One boat, which had been at sea for about one and a half months and carrying 135 people, arrived at a beach in Lamreh village in Aceh Besar Regency. The boat held 65 women, 35 men, 20 girls and 15 boys.

“The boat was sinking. We had no food or water left,” said Shahidul Islam, 34. He said they had left their refugee camp in Bangladesh.

But residents around the beach in Lamreh village hesitated to have the refugees near their homes. The residents took the 135 refugees in four trucks to the Aceh governor's office in the city of Banda Aceh Sunday night.

The other boat carrying 180 people — 74 women, 53 men, 27 girls and 26 boys — arrived at a beach in Blang Raya village in Pidie Regency. It had been adrift in the Andaman Sea without adequate supplies for about 27 days.

Mahmud Husein, 25, a survivor, said he gave the boat owner 40,000 taka ($363) to help him leave Bangaldesh.

“We came to Indonesia, but we want to go to other countries if they want to help us,” Husein said.

Another boat, carrying more refugees, embarked from Bangaldesh at the same time, Husein confirmed, but it remained missing. The U.N. refugee agency warned that people onboard could die if more was not done to rescue them.

About 740,000 Rohingya Muslims have fled Buddhist-majority Myanmar to camps in Bangladesh since August 2017, following a brutal counterinsurgency campaign. Myanmar security forces have been accused of mass rapes, killings and the burning of thousands of Rohingya homes, and international courts are considering whether their actions constitute genocide.

Since November, more than 1,500 Rohingya refugees have arrived by boat in Indonesia’s Aceh province. Some were denied landing by the residents in Aceh Utara district and Sabang island, sparking concerns from human rights organizations.

Rijalul Fitri, head of Blang Raya village in Aceh, said Sunday they did not want the refugees in their village. “We stayed up all night so as not to allow them to dock, but at 2:30 a.m., they arrived,” he said.

Fitri was adamant about the refugees’ relocation, saying, “They can’t stay here.”

President Joko Widodo on Friday said in a statement that Indonesia’s government suspected a surge in human trafficking because of the increasing number of Rohingya Muslims who entered the country over the past few weeks, especially in Aceh.

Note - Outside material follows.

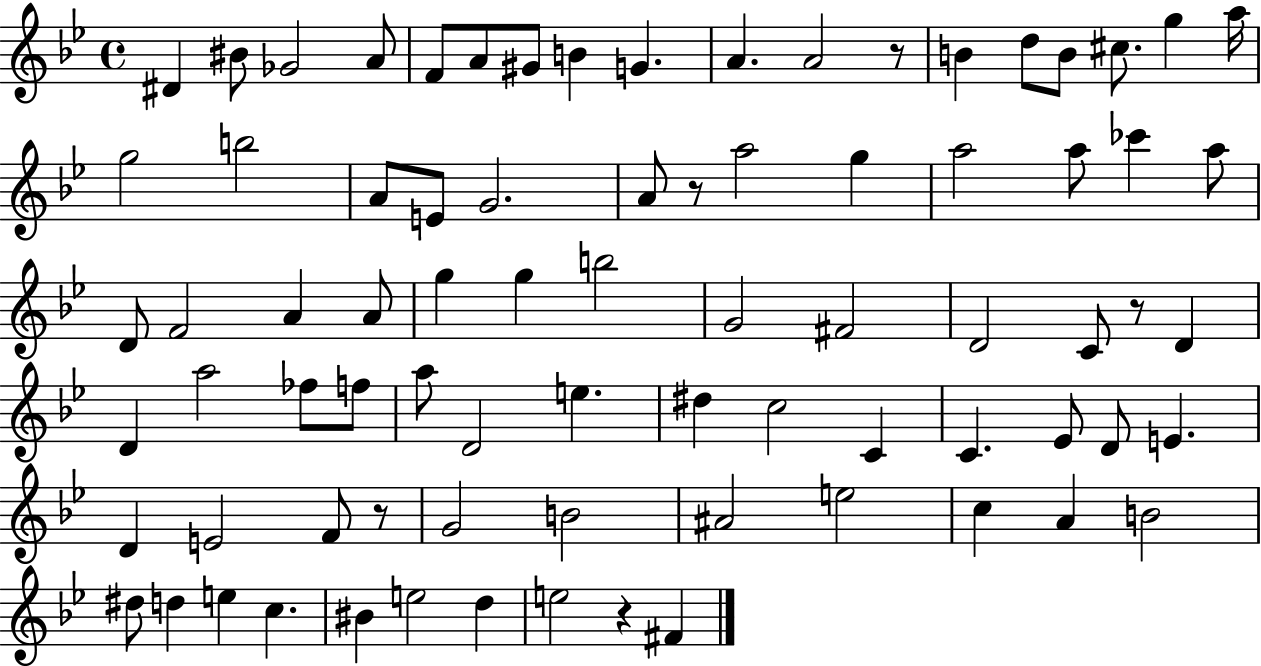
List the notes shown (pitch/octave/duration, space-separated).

Police in the city of Lohkseumawe, where there is a camp for Rohingya Muslim refugees, arrested three Aceh residents for alleged human trafficking. They were charged with taking 1.8 million rupiah (about $115), to smuggle 30 refugees from the camp to the city of Medan in North Sumatra province, said Henki Ismanto, the Lhokseumawe police chief.

Most of the refugees leaving by sea attempt to reach Muslim-majority Malaysia in search of work. Indonesia, where Muslims comprise nearly 90% of the country’s 277 million people, has been detaining them.


Tarigan reported from Jakarta, Indonesia.